建設コンサルタントの領域だった詳細設計をゼネコンがやる
私は以前、建設コンサルタント数社で働いていたが、今はゼネコンの技術部や現場で働いている。両方を経験して思うことは「一生ものの技術力は、ゼネコンのほうが手に入りやすい」ということだ。なぜなら、今の時代、詳細設計についても、ゼネコンが行うようになってきているからだ。
以前は、詳細設計と言えば、建設コンサルタントの業務領域だった。ゼネコンは建設コンサルタントが作成した設計図書を精査した上で、施工にあたっていた。設計を照査して不具合が見つかれば、すぐさまクライアントに報告し、建設コンサルタントにクライアントが連絡したり、ゼネコンの現場が方策を検討したりしていた。
それが今は、詳細設計もゼネコンが行うことが当たり前になりつつある。
構造計算も建設コンサルタントでなくゼネコンがやる
今、私がいる現場もまさにそうだ。設計は建設コンサルタントがやっていたのだが、工事を受注した後にいろいろな工事が追加になり、しかもそれを設計施工一括でやることになった。それがまた膨大で、造成設計、道路設計、下水道設計、護岸設計、推進工法の設計などがガッツリ、本当にガッツリ入っていた。さらに、建設コンサルがやった設計成果物の修正もかなりあった。
当然、現場の施工管理担当者だけでは対応できない。現場を廻しながら詳細設計をやるなんて、至難の業だ。というより、それは無理な話である。そこで、現場にも設計とか工務をやる人が必要になる。
私もその役割を担う形で現場勤務をしている。構造物の形式の比較検討とか構造計算もやっている。構造計算なんて、それこそ建設コンサルタントの業務領域だ。けれど、それを現場がやるようになっているのだ。
もちろん現場事務所で構造計算をやるわけではなく、支店技術部とか本社設計部でやってもらう。構造計算を現場のパソコンでやっていたら、場合によってはそれ以外の仕事が進まなくなるからだ。
施工を踏まえた設計でレベルアップできるゼネコン
ゼネコンが設計をやる場合、「どうやって施工するか?」を念頭に置きながら設計する。つまり、ある程度施工法を想定しながらやるので、現場の施工管理担当者を交えて検討していくことになる。必然的に「設計が現場と合わない」なんてことになるリスクは小さくなる。

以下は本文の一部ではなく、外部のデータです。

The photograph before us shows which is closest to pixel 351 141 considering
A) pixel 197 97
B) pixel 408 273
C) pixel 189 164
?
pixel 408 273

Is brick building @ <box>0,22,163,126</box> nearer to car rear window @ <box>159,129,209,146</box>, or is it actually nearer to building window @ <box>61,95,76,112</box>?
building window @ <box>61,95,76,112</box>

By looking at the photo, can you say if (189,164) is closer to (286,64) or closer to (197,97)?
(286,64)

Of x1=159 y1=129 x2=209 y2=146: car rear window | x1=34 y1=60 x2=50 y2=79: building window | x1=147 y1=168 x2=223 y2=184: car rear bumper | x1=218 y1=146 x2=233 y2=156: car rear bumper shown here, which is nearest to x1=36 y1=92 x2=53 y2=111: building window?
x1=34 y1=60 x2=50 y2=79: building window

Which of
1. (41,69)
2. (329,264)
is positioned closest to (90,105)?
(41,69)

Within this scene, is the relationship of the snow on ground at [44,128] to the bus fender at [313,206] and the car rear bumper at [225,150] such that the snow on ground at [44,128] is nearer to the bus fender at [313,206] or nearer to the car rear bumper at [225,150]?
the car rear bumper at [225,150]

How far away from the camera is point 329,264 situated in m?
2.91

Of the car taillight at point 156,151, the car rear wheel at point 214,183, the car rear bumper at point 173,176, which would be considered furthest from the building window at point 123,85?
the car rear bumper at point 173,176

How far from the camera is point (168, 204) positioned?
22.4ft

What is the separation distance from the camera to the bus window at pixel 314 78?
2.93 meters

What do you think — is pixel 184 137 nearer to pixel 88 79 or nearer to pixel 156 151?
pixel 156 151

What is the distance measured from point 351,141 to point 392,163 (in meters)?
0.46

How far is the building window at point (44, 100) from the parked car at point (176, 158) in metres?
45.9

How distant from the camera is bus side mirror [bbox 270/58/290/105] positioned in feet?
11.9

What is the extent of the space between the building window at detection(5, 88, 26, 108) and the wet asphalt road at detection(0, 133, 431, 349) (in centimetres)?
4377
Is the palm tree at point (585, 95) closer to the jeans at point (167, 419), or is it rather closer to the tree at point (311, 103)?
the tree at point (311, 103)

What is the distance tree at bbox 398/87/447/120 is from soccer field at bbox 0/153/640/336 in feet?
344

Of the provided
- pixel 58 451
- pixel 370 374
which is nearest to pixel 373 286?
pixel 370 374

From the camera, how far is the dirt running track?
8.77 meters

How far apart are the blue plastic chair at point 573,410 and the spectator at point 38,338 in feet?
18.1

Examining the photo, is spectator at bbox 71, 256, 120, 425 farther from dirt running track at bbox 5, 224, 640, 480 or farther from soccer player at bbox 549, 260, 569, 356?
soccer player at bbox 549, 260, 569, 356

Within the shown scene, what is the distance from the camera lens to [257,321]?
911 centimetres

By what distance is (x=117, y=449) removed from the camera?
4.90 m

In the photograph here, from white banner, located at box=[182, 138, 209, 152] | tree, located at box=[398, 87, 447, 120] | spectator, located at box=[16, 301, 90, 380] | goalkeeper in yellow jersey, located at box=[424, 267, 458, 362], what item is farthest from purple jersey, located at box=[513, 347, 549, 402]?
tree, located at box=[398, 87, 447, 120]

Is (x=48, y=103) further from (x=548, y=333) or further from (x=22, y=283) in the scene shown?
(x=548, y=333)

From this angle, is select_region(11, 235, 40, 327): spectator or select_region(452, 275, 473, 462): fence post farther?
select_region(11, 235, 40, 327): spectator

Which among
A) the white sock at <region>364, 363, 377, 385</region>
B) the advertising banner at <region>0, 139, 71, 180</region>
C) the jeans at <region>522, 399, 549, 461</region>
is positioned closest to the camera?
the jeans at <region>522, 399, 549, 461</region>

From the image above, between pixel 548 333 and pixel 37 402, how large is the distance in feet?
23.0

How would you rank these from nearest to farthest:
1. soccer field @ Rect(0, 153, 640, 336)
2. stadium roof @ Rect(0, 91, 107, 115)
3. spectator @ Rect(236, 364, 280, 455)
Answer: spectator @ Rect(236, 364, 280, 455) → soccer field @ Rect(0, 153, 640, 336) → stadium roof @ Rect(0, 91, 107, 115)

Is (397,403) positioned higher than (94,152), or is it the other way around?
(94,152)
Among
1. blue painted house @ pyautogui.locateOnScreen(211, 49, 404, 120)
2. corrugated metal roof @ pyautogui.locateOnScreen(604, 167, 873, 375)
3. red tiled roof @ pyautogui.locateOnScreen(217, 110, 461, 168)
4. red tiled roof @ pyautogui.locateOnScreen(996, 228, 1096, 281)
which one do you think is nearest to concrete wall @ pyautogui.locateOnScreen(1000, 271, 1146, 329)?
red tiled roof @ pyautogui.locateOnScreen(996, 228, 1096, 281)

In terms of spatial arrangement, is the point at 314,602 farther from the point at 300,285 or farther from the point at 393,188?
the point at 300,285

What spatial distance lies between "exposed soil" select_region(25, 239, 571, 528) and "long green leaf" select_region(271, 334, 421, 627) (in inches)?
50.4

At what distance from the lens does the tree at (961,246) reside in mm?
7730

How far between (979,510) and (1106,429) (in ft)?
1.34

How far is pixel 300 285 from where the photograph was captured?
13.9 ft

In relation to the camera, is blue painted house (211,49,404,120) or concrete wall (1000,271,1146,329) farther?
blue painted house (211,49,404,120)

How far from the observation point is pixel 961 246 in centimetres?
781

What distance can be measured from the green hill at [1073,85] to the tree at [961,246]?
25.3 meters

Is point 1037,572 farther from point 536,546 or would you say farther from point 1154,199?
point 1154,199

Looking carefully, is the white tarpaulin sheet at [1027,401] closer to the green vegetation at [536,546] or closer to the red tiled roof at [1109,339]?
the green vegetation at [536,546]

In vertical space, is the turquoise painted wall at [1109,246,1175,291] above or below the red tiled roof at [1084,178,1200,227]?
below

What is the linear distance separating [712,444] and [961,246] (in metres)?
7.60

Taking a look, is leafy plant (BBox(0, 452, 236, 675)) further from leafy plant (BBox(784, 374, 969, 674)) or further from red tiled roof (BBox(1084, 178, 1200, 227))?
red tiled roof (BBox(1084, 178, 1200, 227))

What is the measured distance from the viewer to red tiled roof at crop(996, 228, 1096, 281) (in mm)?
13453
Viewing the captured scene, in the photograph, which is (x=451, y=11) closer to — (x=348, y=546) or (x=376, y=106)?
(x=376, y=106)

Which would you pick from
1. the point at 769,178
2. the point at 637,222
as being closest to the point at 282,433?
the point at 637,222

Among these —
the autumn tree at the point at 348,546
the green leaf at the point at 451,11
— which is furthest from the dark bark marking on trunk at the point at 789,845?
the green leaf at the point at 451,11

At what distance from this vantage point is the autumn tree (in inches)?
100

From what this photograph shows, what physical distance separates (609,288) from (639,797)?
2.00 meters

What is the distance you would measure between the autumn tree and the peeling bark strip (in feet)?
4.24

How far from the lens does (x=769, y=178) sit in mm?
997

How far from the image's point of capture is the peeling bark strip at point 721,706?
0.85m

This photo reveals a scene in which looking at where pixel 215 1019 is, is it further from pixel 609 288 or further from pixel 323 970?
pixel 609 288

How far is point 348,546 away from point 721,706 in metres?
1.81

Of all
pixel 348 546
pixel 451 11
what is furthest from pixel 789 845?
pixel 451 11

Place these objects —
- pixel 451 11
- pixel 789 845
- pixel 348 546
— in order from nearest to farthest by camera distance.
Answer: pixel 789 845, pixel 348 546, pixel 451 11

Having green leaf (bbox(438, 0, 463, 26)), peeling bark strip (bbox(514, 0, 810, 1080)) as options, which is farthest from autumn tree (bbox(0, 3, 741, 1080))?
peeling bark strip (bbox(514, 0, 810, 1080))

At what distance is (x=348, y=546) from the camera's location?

もちろん、完璧に整合するわけではない。しかし、合わないといっても重大なレベルではなく、現場で合わせられる程度のもので済むようになる。現場条件をできるだけ詳細に踏まえて設計をしていくわけなので、建設技術者としてのレベルは、どんどん上がっていくのだ。一つとして同じ条件の現場はないわけだから、当然だと私は思う。
ゼネコンへの転職がオススメ
つまり、今のゼネコンは設計も施工も両方経験できる環境が整っていると、私は言いたい。両方経験できれば、そこで得られる技術力はどんどん上がっていく。設計的なアプローチ、施工面からのアプローチ、両方の視点があれば仕事も進めやすくなっていくし、想定される問題もすぐにイメージできる。そうすれば対策もスピーディに立てられるようになる。
今までは、建設現場に設計担当者が常駐するのは大規模な工事だけだった。しかし、今は規模に関係なく必要になっている。規模の大小関係なく、設計や工務をこなせる人が現場事務所で求められている。本来、それは建設コンサルタントの役割だったのが、ゼネコンがそれをやらざるを得なくなってきているのだ。
とても大変な時代ではあるが、それはむしろ建設技術者個人としては大きなチャンスでもある。一生ものの技術力が手に入りやすいからだ。そういう意味で、ゼネコンへの転職がオススメなのである。